Die Bevölkerungspyramide dreht sich um. Sie stellt sich auf den Kopf. Im Jahr 2030 wird der Jahrgang der 65jährigen 2,5 Mal so stark sein wie die Zahl der Neugeborenen (Daten: Destatis). Die Jugend wird also zum Auslaufmodell. Und von den wenigen Jugendlichen, die dem Skisport noch zur Verfügung stehen könnten, werden sich immer mehr von ihm abwenden. In Mitteleuropa wächst eine migrationsdominierte Generation heran, die den Skisport nicht mehr „am Radarschirm“ hat. Skifahren wird nicht mehr ein kulturelles Bindeglied der Nation sein. Experten und Skipädagogen wissen: Schulskikurse sind bisweilen die einzige Möglichkeit, den Skisport in der gesamten Bevölkerung zu etablieren. Österreich hat sich davon verabschiedet. 1995 wurde die gesetzliche Skikurspflicht abgeschafft. Seitdem herrscht Wahlfreiheit. Die oft günstigere Sommersportwoche hat der Skiwoche den Rang abgelaufen.

These 5
Skifahren bleibt in

Der Skisport hat schon eine beträchtliche Zeitspanne überstanden. Genau genommen über 5.000 Jahre. In all diesen Jahrtausenden ist es dabei geblieben: Der Mensch, der zwei Beine zur Fortbewegung benutzt, kann sich auch am Schnee am besten durch zwei voneinander unabhängige Gleitgeräte an den Füßen bewegen.
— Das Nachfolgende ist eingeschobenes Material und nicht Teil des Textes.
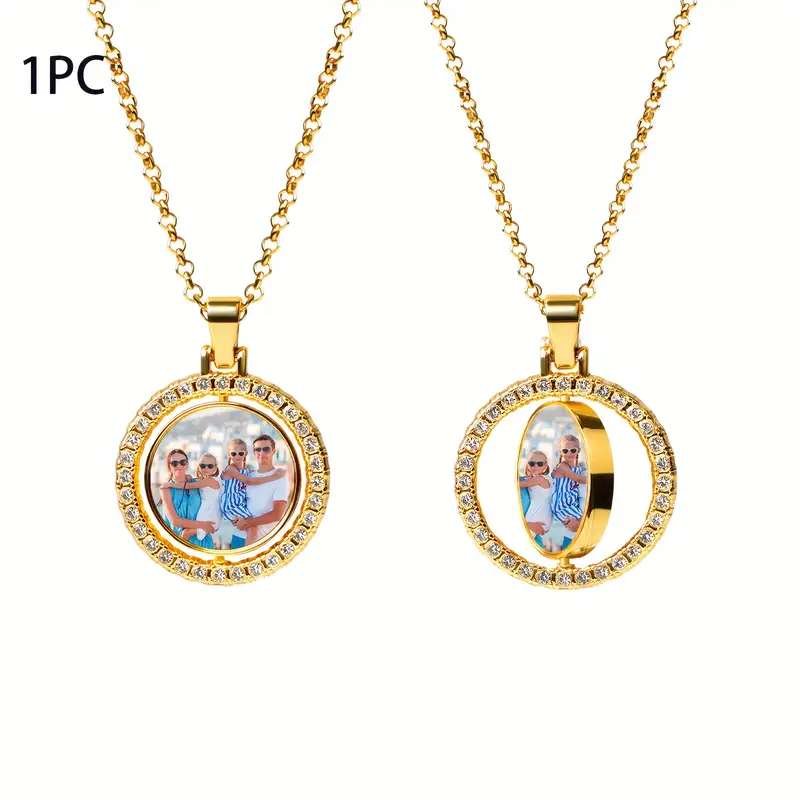 Double-sided custom necklace with photo, personalised image pendant suitable for men and women - bir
Das „Prinzip der zwei Ski“ besteht also seit mehr als 5.000 Jahren. Was sich aber ändern könnte, das sind die Motive zum Skifahren. An Bedeutung zunehmen wird bis zum Jahr 2025 etwa die Faszination Schnee. Die Menschen, welche vermehrt in den Städten wohnen, werden das „Gut Schnee“ noch kostbarer ansehen. Ein wachsender Trend der Sehnsucht nach der Natur äußert sich bereits im Skitouren- und Freeride-Boom. Diese beiden Märkte haben ihren Höhepunkt noch nicht überschritten. Eines scheint glasklar: So lange es Schnee gibt, werden wir Bergbewohner Ski fahren. Keine menschliche Kultur, die in einem schneebedeckten Umfeld gelebt hat, und die vom „Wunder des Skifahrens“ gewusst hat, wollte je auf ihn verzichten. Und das wird so bleiben!
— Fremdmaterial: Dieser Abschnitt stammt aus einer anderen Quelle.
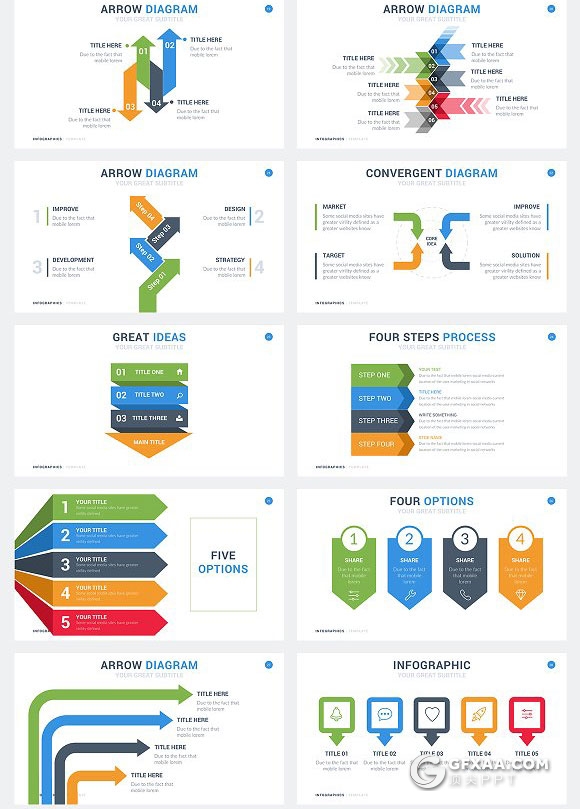 34页箭头指向信息图形图表keynote模板 - 顶尖PPT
Der Tourismus- und Freizeitforscher Günther Aigner, geboren und aufgewachsen im Bezirk Kitzbühel (Waidring), absolvierte die Diplomstudien der Sportwissenschaften und der Wirtschaftspädagogik an den Universitäten Innsbruck und New Orleans (USA). Bereits während des Studiums hat er erste Forschungsarbeiten zu Zukunftsaspekten des Skisports absolviert. Die Diplomarbeit „Zur Zukunft des alpinen Skisports“ verfasste Aigner im Auftrag der Tirol Werbung. Nach weiterführenden Forschungstätigkeiten am Institut für Sportwissenschaft der Universität Innsbruck bei Univ.-Prof. Elmar Kornexl wechselt er die Branche. Seit 2008 leitet Aigner das Sport- und Eventmarketing von Kitzbühel Tourismus. Nebenberufliche Lektorentätigkeit für Tourismus und Freizeit an diversen Hochschulen. Seine „5 Thesen zur Zukunft des alpinen Skisports“ stellt Aigner erstmals im Sommer 2012 beim Europäischen Forum in Alpbach einem breiteren Publikum vor.